***** Фрагмент текста *****

"...вдруг раздался ее ясный и
громкий голос из недельного
забытья: - Двери! Двери!"
Л. Улицкая
Нам с детства внушают, что настоящий мужчина не имеет привилегии на проявление чувств. Настоящий мужчина не плачет, настоящий мужчина ничего не боится, настоящий мужчина не может умиляться. Будто высеченное из скалы песчаными бурями лицо Клинта Иствуда – вот образец настоящего мужчины. Это идеал. И он же - карикатура. Грязный Гарри никогда не воскликнул бы: "Двери! Двери!" В повторяющемся крике вопиет отчаяние, которое не может позволить себе ни жестокий коп, ни бесстрастный ковбой.

***** Исходные данные *****

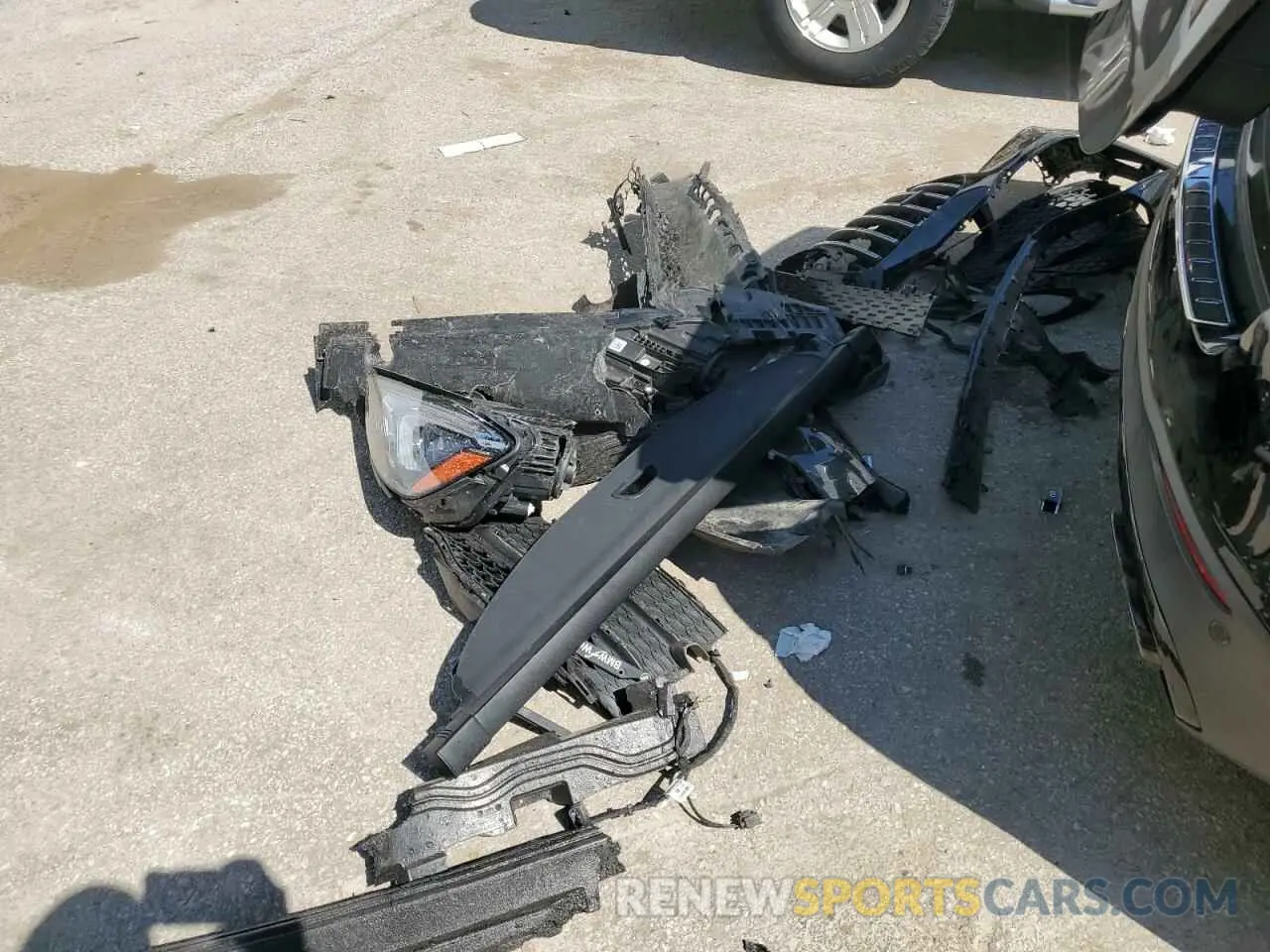 13 Photograph of a damaged car 4JGFB6BB1PA876629 MERCEDES-BENZ GLE-CLASS 2023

*****

◆ **Что нужно сделать**
#1 Ответьте на вопросы по фрагменту:
(a) Чье имя указано под эпиграфом?
(b) Чье лицо названо образцом настоящего мужчины?
(c) Какие два персонажа, по словам фрагмента, не могут позволить себе отчаяния?
#2 Почему, согласно фрагменту, Грязный Гарри никогда не воскликнул бы «Двери! Двери!»?

◆ **Ожидаемые ответы**
#1
(a) Л. Улицкая.
(b) Лицо Клинта Иствуда.
(c) Жестокий коп и бесстрастный ковбой.

#2 В этом повторяющемся крике звучит отчаяние. Ни жестокий коп, ни бесстрастный ковбой не может себе его позволить.